El joven negó con la cabeza, sabiendo que la
familia de León no debía de tener cuartos para ello.
-No se preocupe –le disculpó, recogiendo su
camisa para marcharse-. Me conformo con haberle sido de utilidad.
-No todo el mundo ayuda desinteresadamente
–convino Andrés, tomando su propia camisa, y secándose el sudor de la frente
con la mano-. ¿Por qué lo has hecho?
-Porque nunca se sabe cuándo puede uno
necesitar la ayuda del otro –declaró Gonzalo con sinceridad.
Andrés asintió, en silencio. Aun así le
resultaba extraño encontrarse con alguien tan dispuesto a ayudar como Gonzalo.
El esposo de María miró su reloj de bolsillo
y vio que ya se le había hecho tarde.
Se despidió de ambos y regresó a la hacienda
para comer y cambiarse. A las cuatro de la tarde había quedado con Tristán en
las cuadras y quería ser puntual.
Mientras Tristán terminaba unos asuntos en
su despacho, Gonzalo se encaminó hacia las cuadras donde encontró a un hombre,
al fondo, preparando uno de los caballos.
¿Se trataría del nuevo capataz?
Tristán no le había contado gran cosa de él,
tan solo que hacía unas semanas que había regresado del Perú donde había estado
visitando unas plantaciones para ver si ellos podían hacer lo mismo allí. Al
parecer se trataba del hijo del antiguo capataz, pero Gonzalo todavía no le
conocía en persona.
-Disculpe…
El hombre se volvió y ambos se sorprendieron
al verse.
-Andrés… ¿Qué haces tú aquí?
-Lo mismo iba a preguntarte –le dijo el
joven, tan sorprendido como el propio Gonzalo.

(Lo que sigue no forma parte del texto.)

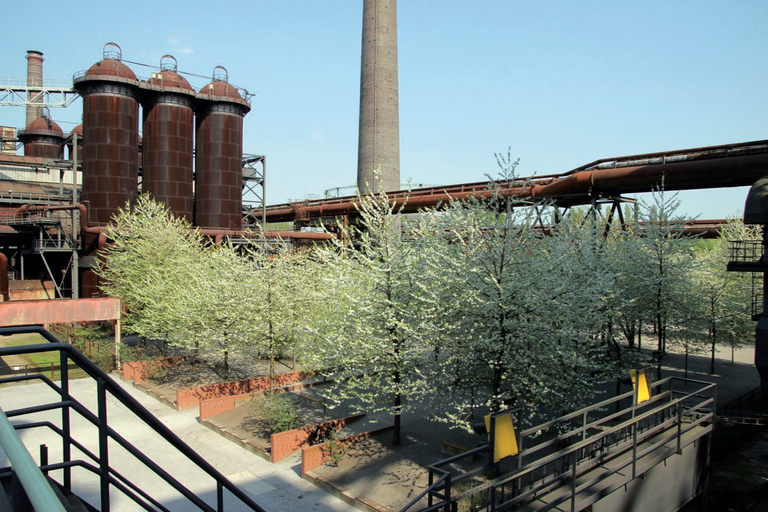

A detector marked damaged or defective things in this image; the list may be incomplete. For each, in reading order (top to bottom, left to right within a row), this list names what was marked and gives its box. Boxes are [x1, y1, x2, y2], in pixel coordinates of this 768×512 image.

rusty cylindrical silo [25, 50, 44, 128]
brown rusted storage tank [17, 114, 64, 158]
rusty cylindrical silo [17, 113, 65, 158]
brown rusted storage tank [73, 44, 140, 226]
rusty cylindrical silo [73, 44, 140, 226]
rusty cylindrical silo [141, 55, 196, 221]
brown rusted storage tank [142, 55, 196, 220]
brown rusted storage tank [194, 66, 250, 230]
rusty cylindrical silo [194, 66, 250, 230]
rusty steel beam [264, 139, 768, 223]
rusty steel beam [0, 294, 120, 326]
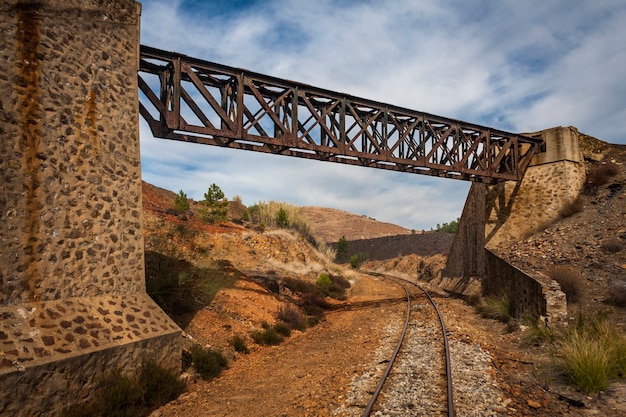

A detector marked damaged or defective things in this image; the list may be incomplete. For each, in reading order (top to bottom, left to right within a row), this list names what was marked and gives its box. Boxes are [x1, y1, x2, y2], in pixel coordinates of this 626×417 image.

orange rust stain [15, 2, 42, 300]
rusty metal bridge [136, 45, 540, 182]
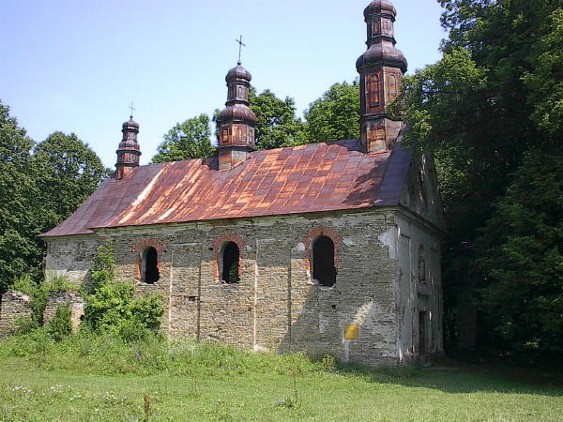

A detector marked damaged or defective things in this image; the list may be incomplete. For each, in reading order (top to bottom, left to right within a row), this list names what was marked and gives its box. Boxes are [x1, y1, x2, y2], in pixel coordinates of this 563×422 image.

rusty metal roof [41, 139, 412, 236]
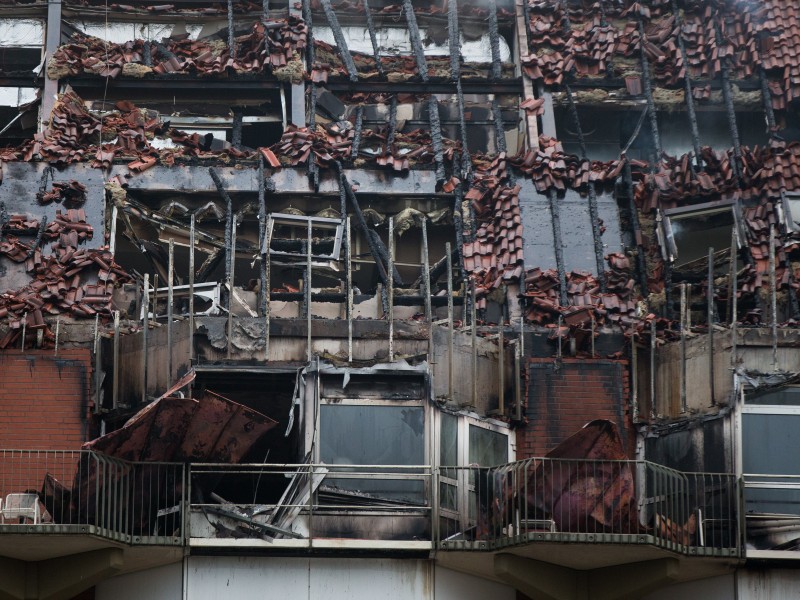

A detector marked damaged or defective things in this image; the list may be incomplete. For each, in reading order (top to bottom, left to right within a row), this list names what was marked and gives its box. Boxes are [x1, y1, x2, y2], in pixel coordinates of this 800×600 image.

burned wooden beam [318, 0, 360, 82]
burned wooden beam [404, 0, 428, 82]
burned window frame [656, 199, 744, 264]
shattered glass panel [318, 406, 424, 504]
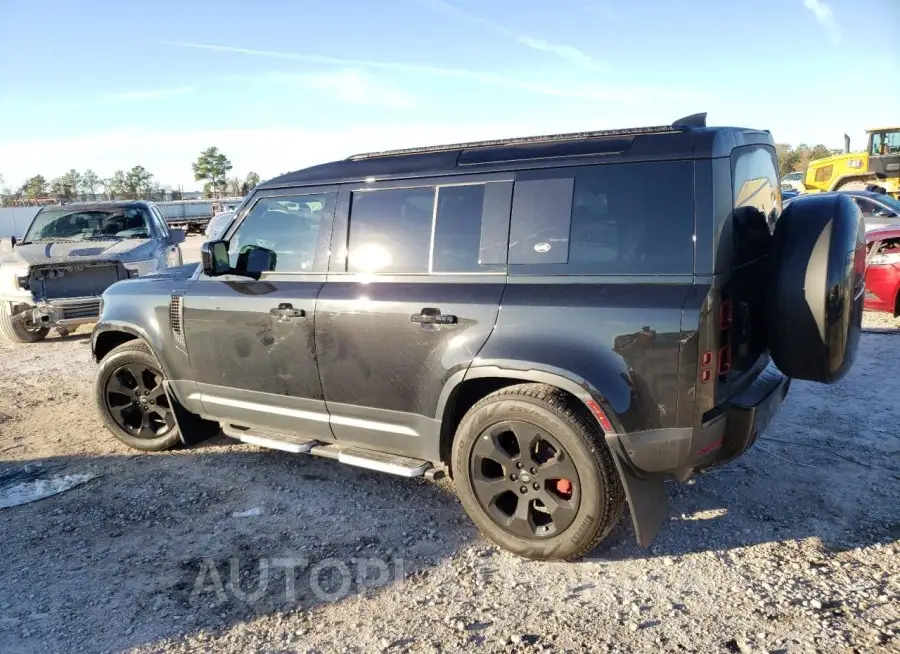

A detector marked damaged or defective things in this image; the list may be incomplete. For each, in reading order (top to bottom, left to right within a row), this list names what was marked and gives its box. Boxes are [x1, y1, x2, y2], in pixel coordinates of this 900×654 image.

damaged vehicle [0, 200, 185, 344]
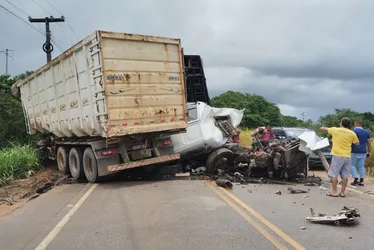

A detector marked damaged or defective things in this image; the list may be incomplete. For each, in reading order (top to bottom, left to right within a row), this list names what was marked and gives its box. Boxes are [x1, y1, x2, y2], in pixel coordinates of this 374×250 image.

overturned vehicle [169, 102, 328, 181]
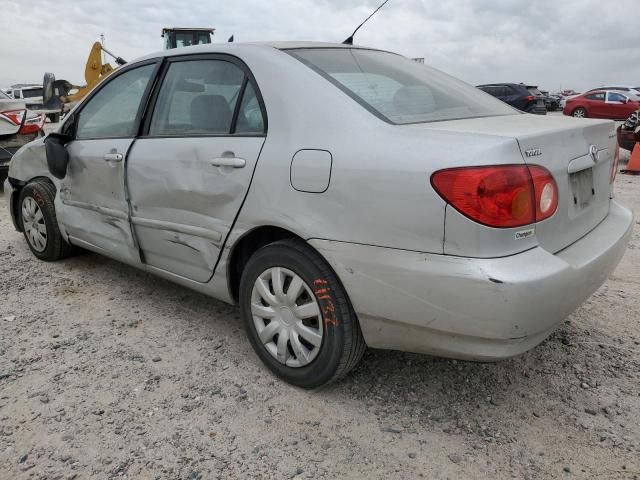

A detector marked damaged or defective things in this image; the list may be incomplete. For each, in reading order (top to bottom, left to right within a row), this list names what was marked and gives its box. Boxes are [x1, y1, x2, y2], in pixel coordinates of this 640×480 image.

dented rear door [126, 55, 266, 282]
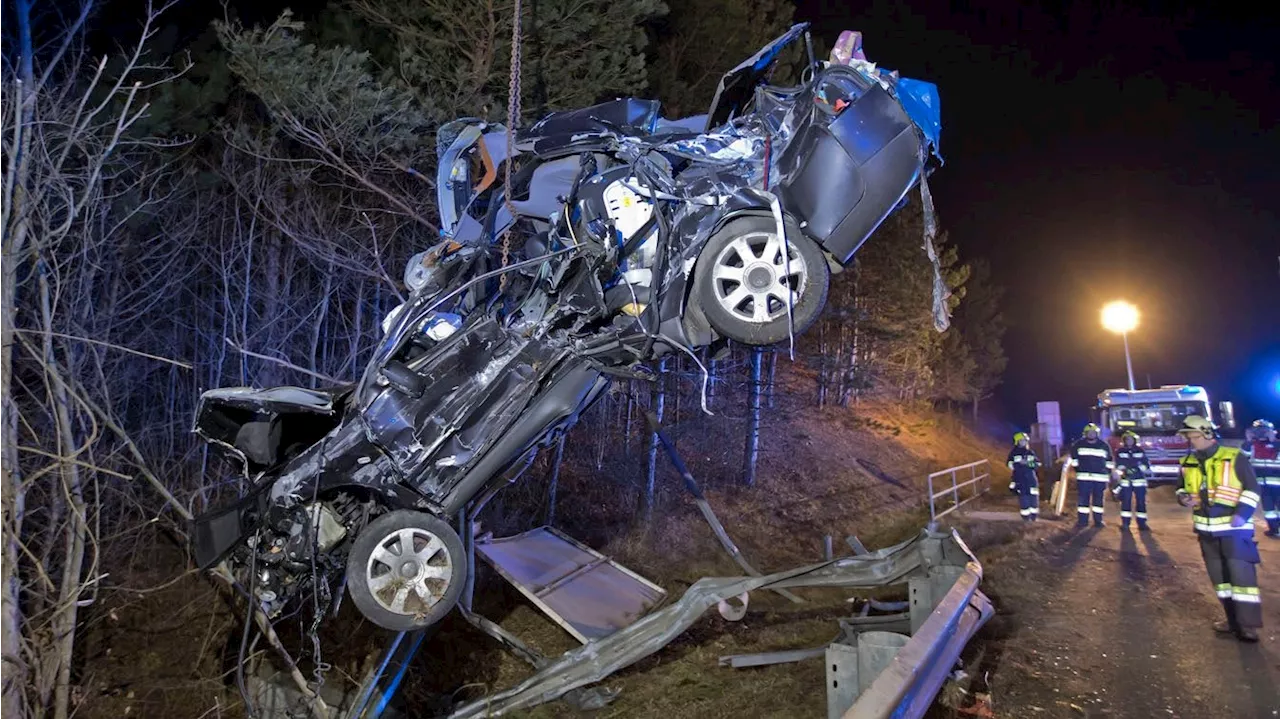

En ese instante, Tristán entró en las
cuadras y se acercó a ellos con paso raudo.
-¡Ah, Gonzalo! Veo que ya conoces a mi nuevo
capataz: Andrés. Es el hijo de Felipe, el antiguo capataz. Su padre le ha
instruido durante todos estos años para ser su sucesor cuando él faltase
–declaró Tristán colocando un brazo sobre el hombro de su hermano-. Estoy
seguro de que lograréis entenderos.
Gonzalo asintió, todavía sorprendido por
encontrarse allí con el joven.
-Estoy seguro de que así será –murmuró el
esposo de María, sin poder apartar la mirada de Andrés.
Decían que el destino era caprichoso, y una
vez más lo había demostrado, uniendo antes de hora los caminos de Gonzalo y
Andrés. Ambos estaban seguros que con el tiempo lograrían entenderse a la
perfección y forjar una amistad que perdurase con los años.